▶ EXTRAIT
·····

Chroniques rebelles
Slogan du site
Descriptif du site
Samedi 20 janvier 2024
Agnès Varda par Hélène Fleckinger. La Grâce de Ilya Povolotsky. Ici Brazza d’Antoine Boutet. They Shot the Piano Player de Fernando Trueba et Javier Mariscal. L’Homme d’argile d’Anaïs Tellenne. La Petite de Guillaume Nicloux. Théâtre : I.R. présenté par Julie Roué. I.R. tous les jeudis jusqu’au 14 mars de et avec Louise Belmas
Article mis en ligne le 21 janvier 2024
dernière modification le 30 janvier 2024

par CP

Salut François !

La Grâce
Film de Ilya Povolotsky (24 janvier 2024)

Ici Brazza
Film de Antoine Boutet (24 janvier 2024)

They Shot the Piano Player
Film de Fernando Trueba et Javier Mariscal (24 janvier 2024)
(entretien première partie)

L’Homme d’argile
Film d’Anaïs Tellenne (24 janvier 2024)

Krisha et le maître de la forêt
Film de Park Jae-Beom (17 janvier 2024)

La Petite
Film de Guillaume Nicloux (en DVD BR le 24 janvier 2024)

Salut François !
« Ceux qui, dans les années 1960 et 1970, ont cru à l’effondrement du vieux système d’exploitation et d’oppression, n’ont pas tous sublimé leur révolte et accepté de se couler dans les institutions. » Et c’est le cas de François Cerutti, né à Alger en 1941. Il a très vite rejoint ceux et celles qui militaient en France pour l’indépendance de l’Algérie. Insoumis, il est parti au Maroc, puis s’est installé à Alger après l’indépendance et, de 1962 à 1965, il participera à une entreprise autogérée. Le coup d’État de Boumediène l’obligera, comme d’autres, à quitter l’Algérie et rentrer en France où il passera quelques mois en taule.
En 1968, il s’occupe de la coordination des comités d’action des entreprises de la région parisienne, dans la perspective de l’extension des grèves avec occupation active et la prise en charge des activités nécessaires à la vie quotidienne de la population. Deux périodes de la vie de François qui vont inspirer son livre, D’Alger à Mai 68, mes années de révolution.

J’ai rencontré François Cerutti et Barbara, sa compagne, en 2010 au moment de la publication aux éditions Spartacus de son ouvrage, D’Alger à Mai 68, mes années de révolution. Il est venu le présenter dans les Chroniques rebelles.

·····

▶ DONNÉES
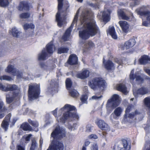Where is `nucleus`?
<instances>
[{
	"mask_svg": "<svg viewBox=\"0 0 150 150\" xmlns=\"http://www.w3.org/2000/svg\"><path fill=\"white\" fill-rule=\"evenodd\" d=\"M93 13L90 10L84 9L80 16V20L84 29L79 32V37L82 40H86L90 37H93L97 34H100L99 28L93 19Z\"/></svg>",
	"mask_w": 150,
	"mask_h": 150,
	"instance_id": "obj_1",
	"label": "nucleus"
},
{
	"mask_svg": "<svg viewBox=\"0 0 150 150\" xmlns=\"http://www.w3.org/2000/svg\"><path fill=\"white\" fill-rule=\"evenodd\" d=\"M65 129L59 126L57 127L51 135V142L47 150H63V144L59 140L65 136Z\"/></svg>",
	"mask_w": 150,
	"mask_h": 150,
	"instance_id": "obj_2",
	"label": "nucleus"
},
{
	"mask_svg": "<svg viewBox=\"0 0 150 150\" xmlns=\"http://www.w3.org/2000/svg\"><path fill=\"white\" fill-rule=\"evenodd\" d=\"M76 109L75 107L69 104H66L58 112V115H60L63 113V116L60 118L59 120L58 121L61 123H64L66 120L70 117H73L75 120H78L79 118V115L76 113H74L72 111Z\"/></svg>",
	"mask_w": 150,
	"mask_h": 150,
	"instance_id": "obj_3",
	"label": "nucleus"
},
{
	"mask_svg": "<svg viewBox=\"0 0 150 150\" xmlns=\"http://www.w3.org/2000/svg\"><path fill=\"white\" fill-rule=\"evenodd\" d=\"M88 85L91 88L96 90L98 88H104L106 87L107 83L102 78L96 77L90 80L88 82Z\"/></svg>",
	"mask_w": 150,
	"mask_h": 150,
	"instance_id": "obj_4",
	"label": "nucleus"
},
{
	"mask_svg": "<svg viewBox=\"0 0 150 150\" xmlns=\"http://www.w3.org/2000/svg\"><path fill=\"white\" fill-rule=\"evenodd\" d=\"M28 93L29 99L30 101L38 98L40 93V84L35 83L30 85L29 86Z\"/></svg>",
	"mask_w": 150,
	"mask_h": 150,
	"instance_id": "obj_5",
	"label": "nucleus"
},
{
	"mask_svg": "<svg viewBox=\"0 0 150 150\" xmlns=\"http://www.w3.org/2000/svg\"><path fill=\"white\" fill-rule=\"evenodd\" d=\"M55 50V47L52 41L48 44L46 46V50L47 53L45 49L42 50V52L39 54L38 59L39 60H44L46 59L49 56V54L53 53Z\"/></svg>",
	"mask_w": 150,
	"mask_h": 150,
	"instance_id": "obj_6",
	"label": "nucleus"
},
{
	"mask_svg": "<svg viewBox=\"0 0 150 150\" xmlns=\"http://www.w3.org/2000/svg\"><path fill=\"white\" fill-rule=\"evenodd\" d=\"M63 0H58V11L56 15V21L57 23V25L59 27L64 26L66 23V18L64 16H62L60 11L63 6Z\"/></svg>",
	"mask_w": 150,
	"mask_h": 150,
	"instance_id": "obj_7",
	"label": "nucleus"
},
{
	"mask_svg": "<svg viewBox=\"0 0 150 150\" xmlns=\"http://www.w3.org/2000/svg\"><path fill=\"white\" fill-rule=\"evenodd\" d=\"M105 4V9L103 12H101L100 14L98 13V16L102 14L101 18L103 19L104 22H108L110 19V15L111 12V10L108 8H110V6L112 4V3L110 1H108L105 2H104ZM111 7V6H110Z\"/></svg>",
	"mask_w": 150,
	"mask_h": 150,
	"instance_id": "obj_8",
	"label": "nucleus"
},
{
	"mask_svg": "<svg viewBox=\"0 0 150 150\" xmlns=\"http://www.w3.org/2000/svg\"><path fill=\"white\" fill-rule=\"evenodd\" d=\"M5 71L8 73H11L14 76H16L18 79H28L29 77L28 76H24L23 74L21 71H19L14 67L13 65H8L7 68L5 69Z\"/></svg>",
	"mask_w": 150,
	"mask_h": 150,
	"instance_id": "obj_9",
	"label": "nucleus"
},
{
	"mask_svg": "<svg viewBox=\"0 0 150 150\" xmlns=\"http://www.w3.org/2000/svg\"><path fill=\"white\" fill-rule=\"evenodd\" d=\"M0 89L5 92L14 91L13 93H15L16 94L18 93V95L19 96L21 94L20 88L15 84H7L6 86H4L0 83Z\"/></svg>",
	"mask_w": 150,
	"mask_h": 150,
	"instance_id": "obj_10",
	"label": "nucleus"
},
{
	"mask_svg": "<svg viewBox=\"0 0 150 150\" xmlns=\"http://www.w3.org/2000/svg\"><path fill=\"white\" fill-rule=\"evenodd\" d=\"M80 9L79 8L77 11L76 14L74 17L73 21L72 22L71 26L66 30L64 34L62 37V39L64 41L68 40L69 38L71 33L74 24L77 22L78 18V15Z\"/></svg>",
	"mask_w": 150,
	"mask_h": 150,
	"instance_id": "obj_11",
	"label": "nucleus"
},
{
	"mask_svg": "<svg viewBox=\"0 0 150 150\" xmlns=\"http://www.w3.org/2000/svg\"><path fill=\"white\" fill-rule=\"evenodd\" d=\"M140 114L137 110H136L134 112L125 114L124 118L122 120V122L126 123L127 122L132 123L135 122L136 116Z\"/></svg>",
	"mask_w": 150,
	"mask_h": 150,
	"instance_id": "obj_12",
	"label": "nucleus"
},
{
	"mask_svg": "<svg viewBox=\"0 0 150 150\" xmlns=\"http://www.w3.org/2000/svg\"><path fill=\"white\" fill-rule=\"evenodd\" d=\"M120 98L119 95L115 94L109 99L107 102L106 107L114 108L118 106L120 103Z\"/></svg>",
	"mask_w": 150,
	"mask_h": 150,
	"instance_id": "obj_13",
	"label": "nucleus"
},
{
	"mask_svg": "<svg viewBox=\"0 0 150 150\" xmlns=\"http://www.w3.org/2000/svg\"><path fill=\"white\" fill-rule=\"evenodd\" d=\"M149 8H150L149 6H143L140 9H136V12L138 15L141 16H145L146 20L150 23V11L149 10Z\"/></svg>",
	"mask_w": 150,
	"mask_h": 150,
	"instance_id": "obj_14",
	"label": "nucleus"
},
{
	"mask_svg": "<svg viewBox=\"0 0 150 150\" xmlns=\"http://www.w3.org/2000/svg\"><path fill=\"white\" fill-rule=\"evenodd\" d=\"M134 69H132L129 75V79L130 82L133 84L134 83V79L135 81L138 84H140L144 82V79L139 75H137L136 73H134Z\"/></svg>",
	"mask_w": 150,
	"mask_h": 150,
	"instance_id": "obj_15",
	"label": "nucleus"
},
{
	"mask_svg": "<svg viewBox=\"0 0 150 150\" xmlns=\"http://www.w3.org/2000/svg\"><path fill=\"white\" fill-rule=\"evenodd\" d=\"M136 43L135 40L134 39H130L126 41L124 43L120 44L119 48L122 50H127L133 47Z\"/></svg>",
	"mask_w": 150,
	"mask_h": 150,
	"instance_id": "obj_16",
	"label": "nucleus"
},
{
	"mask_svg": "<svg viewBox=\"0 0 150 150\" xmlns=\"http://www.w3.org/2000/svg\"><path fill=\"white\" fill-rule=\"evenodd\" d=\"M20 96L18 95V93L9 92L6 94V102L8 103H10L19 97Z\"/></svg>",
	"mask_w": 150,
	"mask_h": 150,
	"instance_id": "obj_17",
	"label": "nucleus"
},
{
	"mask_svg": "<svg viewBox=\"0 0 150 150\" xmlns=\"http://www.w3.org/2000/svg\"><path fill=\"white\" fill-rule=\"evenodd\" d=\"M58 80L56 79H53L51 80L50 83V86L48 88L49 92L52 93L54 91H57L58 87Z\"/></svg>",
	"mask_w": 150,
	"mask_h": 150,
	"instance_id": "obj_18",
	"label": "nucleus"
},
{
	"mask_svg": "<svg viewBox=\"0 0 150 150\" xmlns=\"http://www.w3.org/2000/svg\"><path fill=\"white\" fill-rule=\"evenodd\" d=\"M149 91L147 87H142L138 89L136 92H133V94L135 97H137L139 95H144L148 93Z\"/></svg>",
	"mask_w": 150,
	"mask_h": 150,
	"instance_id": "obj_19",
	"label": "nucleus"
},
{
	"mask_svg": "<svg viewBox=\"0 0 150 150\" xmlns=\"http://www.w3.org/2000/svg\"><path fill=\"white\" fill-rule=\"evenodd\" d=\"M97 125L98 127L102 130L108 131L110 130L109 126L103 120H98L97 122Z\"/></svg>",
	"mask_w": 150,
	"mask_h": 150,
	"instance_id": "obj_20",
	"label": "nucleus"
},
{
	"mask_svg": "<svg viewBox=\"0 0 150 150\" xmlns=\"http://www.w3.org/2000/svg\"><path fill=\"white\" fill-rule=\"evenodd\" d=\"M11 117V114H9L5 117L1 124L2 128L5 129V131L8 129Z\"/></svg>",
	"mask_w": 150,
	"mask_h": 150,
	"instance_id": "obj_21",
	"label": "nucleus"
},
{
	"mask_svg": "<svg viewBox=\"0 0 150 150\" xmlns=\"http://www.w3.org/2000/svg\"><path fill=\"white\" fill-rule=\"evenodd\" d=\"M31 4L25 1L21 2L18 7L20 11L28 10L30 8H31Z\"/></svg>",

·····

▶ CONSIGNES ÉCRITES
A: Relevez tous les titres de films que l'extrait présente avec la mention « Film de ».
B: Réécrivez les entrées depuis leur première ligne jusqu'à celle qui contient « 85L91 88L96 90L98 », incluse, en remplaçant « nucleus » par « noyau » sans rien modifier d'autre. Ne reprenez pas l'image dans votre réponse.

▶ RÉPONSES
A:
La Grâce
Ici Brazza
They Shot the Piano Player
L'Homme d'argile
Krisha et le maître de la forêt
La Petite

B:
Where is `noyau`?
<instances>
[{
	"mask_svg": "<svg viewBox=\"0 0 150 150\" xmlns=\"http://www.w3.org/2000/svg\"><path fill=\"white\" fill-rule=\"evenodd\" d=\"M93 13L90 10L84 9L80 16V20L84 29L79 32V37L82 40H86L90 37H93L97 34H100L99 28L93 19Z\"/></svg>",
	"mask_w": 150,
	"mask_h": 150,
	"instance_id": "obj_1",
	"label": "noyau"
},
{
	"mask_svg": "<svg viewBox=\"0 0 150 150\" xmlns=\"http://www.w3.org/2000/svg\"><path fill=\"white\" fill-rule=\"evenodd\" d=\"M65 129L59 126L57 127L51 135V142L47 150H63V144L59 140L65 136Z\"/></svg>",
	"mask_w": 150,
	"mask_h": 150,
	"instance_id": "obj_2",
	"label": "noyau"
},
{
	"mask_svg": "<svg viewBox=\"0 0 150 150\" xmlns=\"http://www.w3.org/2000/svg\"><path fill=\"white\" fill-rule=\"evenodd\" d=\"M76 109L75 107L69 104H66L58 112V115H60L63 113V116L60 118L59 120L58 121L61 123H64L66 120L70 117H73L75 120H78L79 118V115L76 113H74L72 111Z\"/></svg>",
	"mask_w": 150,
	"mask_h": 150,
	"instance_id": "obj_3",
	"label": "noyau"
},
{
	"mask_svg": "<svg viewBox=\"0 0 150 150\" xmlns=\"http://www.w3.org/2000/svg\"><path fill=\"white\" fill-rule=\"evenodd\" d=\"M88 85L91 88L96 90L98 88H104L106 87L107 83L102 78L96 77L90 80L88 82Z\"/></svg>",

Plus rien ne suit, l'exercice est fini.